GIVEN TEXT
-- begin --
# Spot Spray vs Spray the whole yard



## mrigney (Jun 6, 2017)

How do y'all decide when to spot spray your pre-emergent vs spray the whole yard? Is there some point that weed density crosses that changes what you do?

First year really taking care of the new sod. Didn't get pre-e down in the fall (did in the spring), so am having some weed pressure in the bermuda (and zoysia). I'll take some pictures when I get home. Not sure what kind of weed it is. It's in patches. Some places it's "bad" (by my standards at least), others not so much. At what point should I just spray the whole yard vs try to spot spray it all?

I'll take some pictures when I get home from work.


----------



## Movingshrub (Jun 12, 2017)

Pre or post?

I've never spot sprayed pre-emergent. The whole yard gets it. For post-emergent, I've spot sprayed at times, and others, it's a blanket application mixed with the pre, resulting in a pre and post-em application at the same time.


----------



## SCGrassMan (Dec 17, 2017)

You have weeds in Bermuda AND Zoysia, or you have Weeds and Zoysia in the bermuda? eg what are you trying to control? Just weeds, or weeds and bermuda / weeds and zoysia?


----------



## w0lfe (Mar 19, 2018)
-- end --
DIRECTIONS
1. Reproduce word for word the stretch of the spot-spraying thread from "How do y'all" through "spray it all?".
2. Carry on the lawn forum thread about spot spraying versus spraying the whole yard, picking up right after its final line.

Stored data entries:
-- begin --
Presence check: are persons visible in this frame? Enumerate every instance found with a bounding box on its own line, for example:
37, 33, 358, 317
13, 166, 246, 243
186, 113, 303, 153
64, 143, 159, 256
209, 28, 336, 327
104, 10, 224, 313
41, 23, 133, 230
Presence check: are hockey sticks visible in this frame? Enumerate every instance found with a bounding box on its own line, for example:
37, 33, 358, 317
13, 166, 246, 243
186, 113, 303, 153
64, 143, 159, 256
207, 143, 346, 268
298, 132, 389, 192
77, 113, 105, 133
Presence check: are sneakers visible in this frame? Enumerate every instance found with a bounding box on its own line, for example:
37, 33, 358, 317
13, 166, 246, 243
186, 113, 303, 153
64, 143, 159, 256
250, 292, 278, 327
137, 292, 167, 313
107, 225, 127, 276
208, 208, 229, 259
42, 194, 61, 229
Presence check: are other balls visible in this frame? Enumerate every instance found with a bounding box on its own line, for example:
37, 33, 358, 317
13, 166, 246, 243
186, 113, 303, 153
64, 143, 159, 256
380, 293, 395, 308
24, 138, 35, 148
-- end --
EXERCISE ANSWERS
1.
How do y'all decide when to spot spray your pre-emergent vs spray the whole yard? Is there some point that weed density crosses that changes what you do?

First year really taking care of the new sod. Didn't get pre-e down in the fall (did in the spring), so am having some weed pressure in the bermuda (and zoysia). I'll take some pictures when I get home. Not sure what kind of weed it is. It's in patches. Some places it's "bad" (by my standards at least), others not so much. At what point should I just spray the whole yard vs try to spot spray it all?

2.
Man for the longest time I've been a spot sprayer every time, until relatively recently. There are soooo many weeds that you do not see due to their size, or ones you just completely overlook. So I feel it saves me more time to do my blanket spray in the spring once, in my case, the Bermuda can fill in thick enough to prevent many of the weeds from germinating. In addition, those weeds that you spray that you cannot see because they're small, are a lot easier to control than full grown mature weeds.


----------



## Ecks from Tex (Apr 26, 2018)

mrigney said:


> How do y'all decide when to spot spray your pre-emergent vs spray the whole yard? Is there some point that weed density crosses that changes what you do?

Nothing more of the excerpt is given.